Kerjakan tugas berikut:
[a] Sebutkan semua agama resmi yang disebutkan dalam teks tentang konflik antaragama.
[b] Tentukan apakah setiap pernyataan berikut sesuai dengan teks tentang konflik antaragama, lalu kutip kata-kata penentunya: (i) Badan Pusat Statistik menetapkan enam agama resmi pada tahun 2020; (ii) konflik di Kabupaten Tolikara terjadi antara umat Hindu dan Buddha; (iii) pertikaian yang dimaksud mencakup pembakaran rumah ibadah.
[c] Teruskan teks tentang konflik antaragama mulai dari kalimat terakhirnya.

#### Teks yang disediakan ####

Mengatasi Konflik Antar Agama Melalui Dialog dan Kerjasama

Samarinda, Kaltimetam.id Indonesia adalah negara yang memiliki keberagaman agama yang luar biasa. Badan Pusat Statistik pada tahun 2020 menetapkan 6 agama resmi yang susah diakui oleh negara yaitu Islam, Kristen Protestan, Katolik, Hindu, Buddha, dan Konghucu, serta aliran aliran kepercayaan yang sudah menyebar di Indonesia. Keberagaman agama ini seharusnya menjadi kekayaan dan kekuatan untuk Indonesia, yang selalu menghargai norma norma sikap toleran, sikap yang rukun dan rasa persaudaraan.

Namun, kenyataannya tidak selalu demikian. Jika kita mengingat kejadian yang terjadi pada tahun belakangan ini, kita sering mendengar bahkan menyaksikan
langsung beragam pertikaian antar umat beragama yang terjadi di
negri kita ini.

Pertikaian yang dimaksud disini ialah seperti intimidasi, dikriminasi, kekerasan sampai
membakar rumah ibadah.

Pertikaian yang terjadi ini bisa merugikan pribadi atau kelompok yang terlibat, bahkan bisa merugikan serta mengikis persatuan dan kesatuan bangsa kita.

Pertikaian atau konflik yang terjadi di Kabupaten Tolikara, Papua adalah salah
satu contoh dari pertikaian atau konflik antaragama.

Pertikaian yang terjadi antara umat Muslim dan Nasrani ini terjadi pada 17 Juli
2005 dan konflik ini terjadi ketika jemaat Gereja Injil membakar rumah ibadah umat
Muslim yaitu Masjid pasa saat mereka ingin menjalankan Shalat Idul Fitri.

#### Baris yang ditampilkan ####

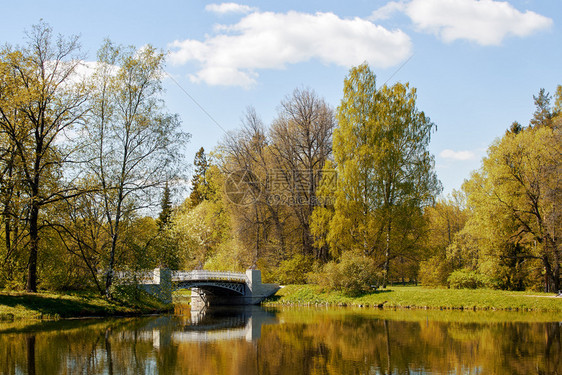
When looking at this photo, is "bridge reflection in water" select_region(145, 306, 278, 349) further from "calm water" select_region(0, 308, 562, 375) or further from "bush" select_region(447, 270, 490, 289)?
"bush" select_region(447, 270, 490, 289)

####
#### Baris yang ditampilkan ####

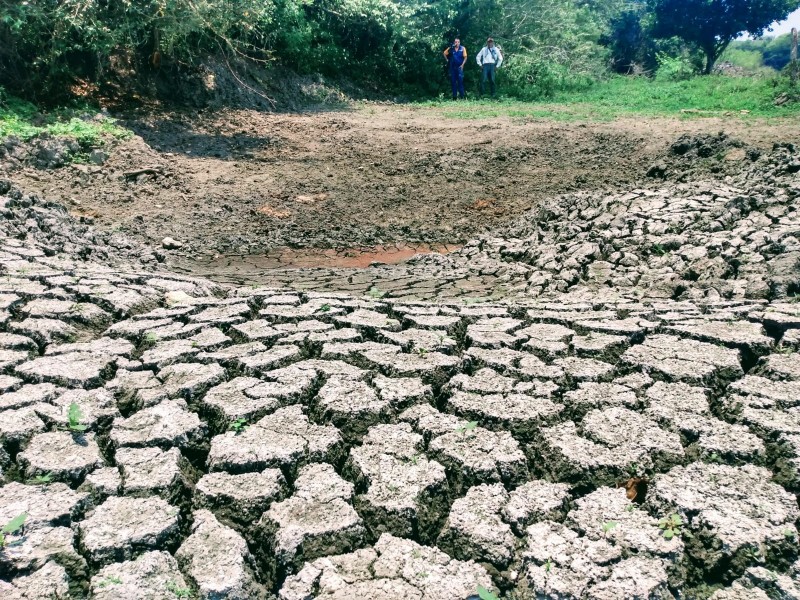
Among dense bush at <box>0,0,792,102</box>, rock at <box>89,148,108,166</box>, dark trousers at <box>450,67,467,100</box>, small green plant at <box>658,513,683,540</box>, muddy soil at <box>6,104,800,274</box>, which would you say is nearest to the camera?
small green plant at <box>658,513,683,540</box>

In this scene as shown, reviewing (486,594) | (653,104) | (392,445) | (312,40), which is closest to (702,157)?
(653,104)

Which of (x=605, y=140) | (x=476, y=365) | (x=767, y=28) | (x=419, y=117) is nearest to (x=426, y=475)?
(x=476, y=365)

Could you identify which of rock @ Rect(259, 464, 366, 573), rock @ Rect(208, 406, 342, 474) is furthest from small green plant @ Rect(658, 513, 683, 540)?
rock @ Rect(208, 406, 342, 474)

####

Jawaban secara berurutan:
[a] Islam, Kristen Protestan, Katolik, Hindu, Buddha, dan Konghucu.

[b]
(i) Ya: "Badan Pusat Statistik pada tahun 2020 menetapkan 6 agama resmi"
(ii) Tidak: "Pertikaian yang terjadi antara umat Muslim dan Nasrani ini"
(iii) Ya: "kekerasan sampai membakar rumah ibadah"

[c]
Dari pertikaian yang terjadi ini menyebabkan dua orang meninggal akibat terbakar dan ada 96 rumah umat Muslim hangus terbakar.

Pertikaian ini mendatangkan amarah dan kekhawatiran di kalangan umat Islam, dan juga rasa bersalah dan trauma di kalangan
umat Nasrani.

Pemerintah memperbaiki keadaan agar baik seperti semula dan memberikan bantuan kepada korban agar dapat menyelesaikan pertikaian ini. Contoh lain adalah konflik yang menimpa Ambon saat 19 Januari 1999. Konflik tersebut bermula karena terjadi antara agama Islam dan Kristen di Kota
Ambon, Maluku.

Permasalahan ini bermula dari konflik sederhana, yaitu dua pemuda Muslim yang memmeras kaum Kristen. Awal kejadian ini, masalah perlahan kian menjadi besar akibat berita rusak yang tersebar. Kedua kaum agama yang berbeda keyakinan ini akhirnya terbakar emosi hingga saling menyerang dan saling menghilangkan nyawa sebanyak 12 orang serta ratusan orang lainnya mengalami luka.

Permasalahan ini berlangsung selama beberapa tahun dan meluas ke daerah-daerah lain di Maluku, seperti Halmahera, Seram, dan Buru.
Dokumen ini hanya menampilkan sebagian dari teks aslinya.